CHOCs (‘Customer Handles Own Collections’)

Quick facts

CHOCs (‘Customer Handles Own Collections’) is a hybrid of invoice factoring and invoice discounting. It’s a disclosed (non-confidential) facility, like factoring, but with a CHOCs facility you continue to handle your own credit control, like invoice discounting.

With a CHOCs facility, you chase your customers for payment and use your own credit control processes, which is why also known as ‘Customer Handles Own Credit Control’ or CHOCC. In this way it’s similar to invoice discounting.

The key difference is that your customers pay the invoice finance provider rather than you. So it’s usually disclosed. (There is however a variant known as confidential CHOCS.)

CHOCs might be a good option if:

  • your business doesn’t qualify for invoice discounting by being too early-stage – you still have to show you have the capability to chase invoices
  • you prefer to avoid the extra admin costs involved with outsourcing credit control to a finance provider (as you would with factoring).

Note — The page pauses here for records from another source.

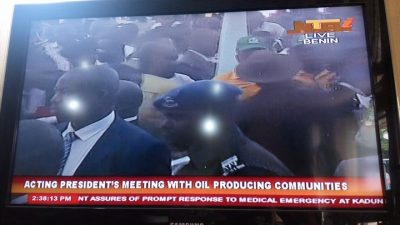 Protesters Stall Osinbajo's Meeting With Stake Holders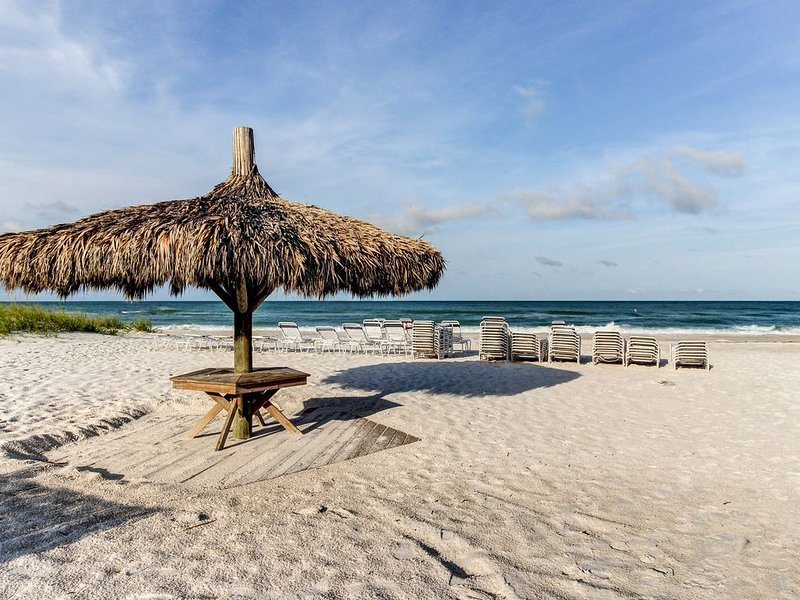Comfortable pet-friendly duplex, two block from the Gulf and near trolly stop, alquiler de vacaciones en Anna Maria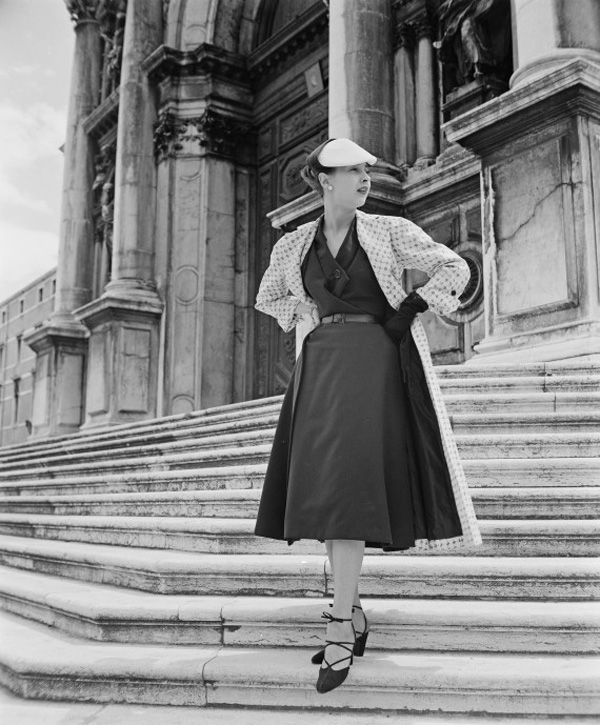 o STAIRS 570 The Best Vintage Moments: Christian Dior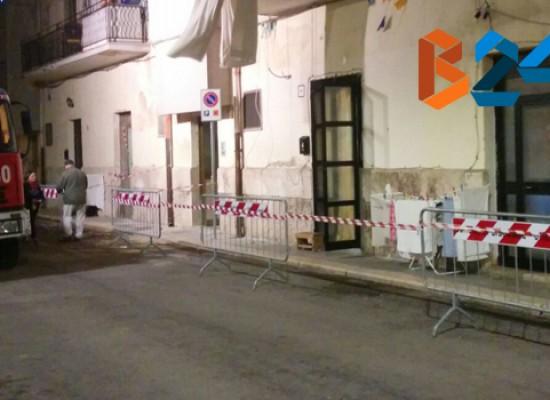 Cadono calcinacci in via Taranto, verifiche strutturali di vigili del fuoco e ufficio tecnico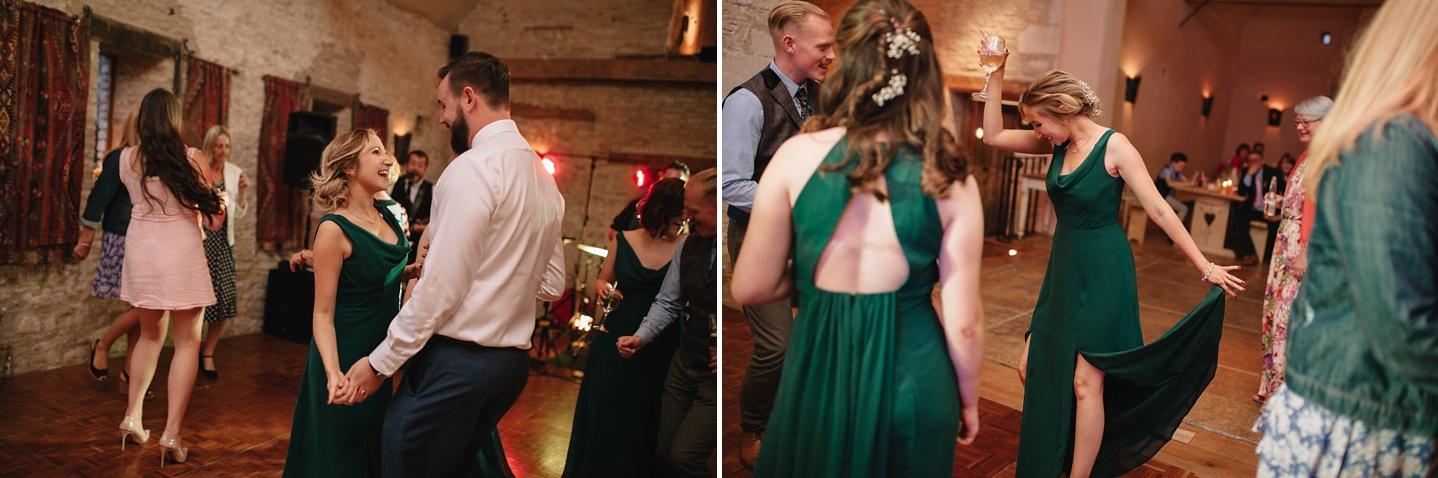 Oxleaze-Barn-Wedding-Photographer_0157.jpg
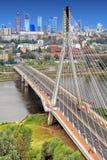 Centrum miasta panoramiczny widok Warszawa, Polska z Swietokrzyski mostem nad Vistula rzeką Fotografia Stock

This is especially relevant if you typically raise multiple low-value invoices – making for lots of customers who need chasing
  • you prefer to maintain relationships with customers – bear in mind that your clients will know you’re using the facility because they’re paying the finance provider, not you.

Like all invoice finance, a lender will release up to 95% of the value of your invoices. The remaining 5% will also be made available when your customers pay.